Activity:
Print the lines that start the entries and continue through the one holding "Cheetah Warehouse Clearance Sales 2018", please, exactly and with the pictures omitted.

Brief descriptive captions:
____

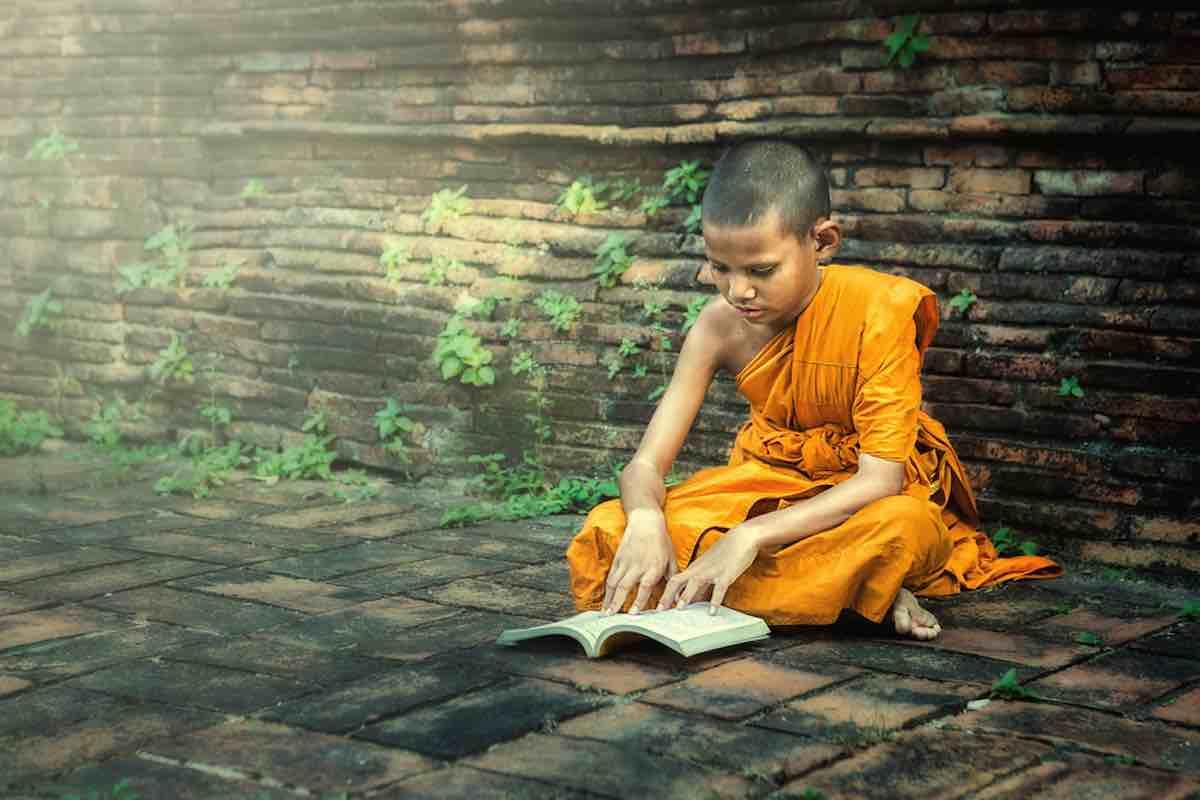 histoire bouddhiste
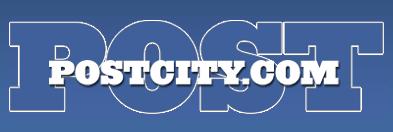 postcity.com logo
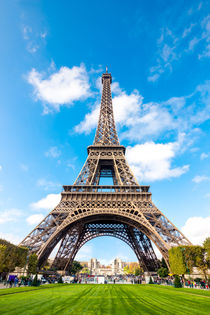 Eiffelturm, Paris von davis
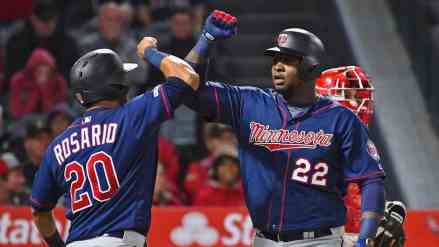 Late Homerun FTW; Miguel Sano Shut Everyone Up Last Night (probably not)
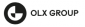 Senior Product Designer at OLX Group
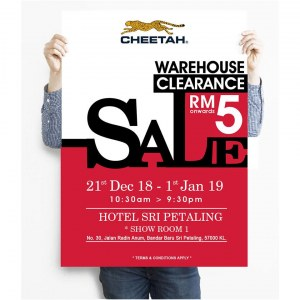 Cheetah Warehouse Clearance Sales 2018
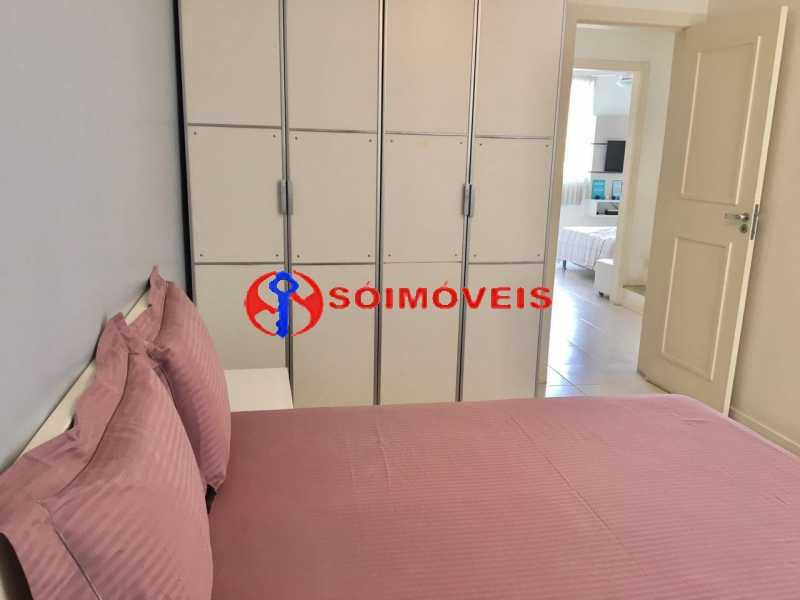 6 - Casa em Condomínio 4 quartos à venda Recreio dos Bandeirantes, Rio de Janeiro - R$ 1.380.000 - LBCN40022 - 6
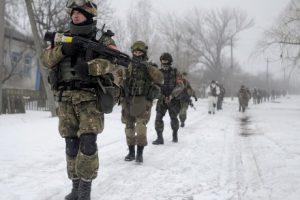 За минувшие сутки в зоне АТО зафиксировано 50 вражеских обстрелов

____

Written solution:
 histoire bouddhiste
 postcity.com logo
 Eiffelturm, Paris von davis
 Late Homerun FTW; Miguel Sano Shut Everyone Up Last Night (probably not)
 Senior Product Designer at OLX Group
 Cheetah Warehouse Clearance Sales 2018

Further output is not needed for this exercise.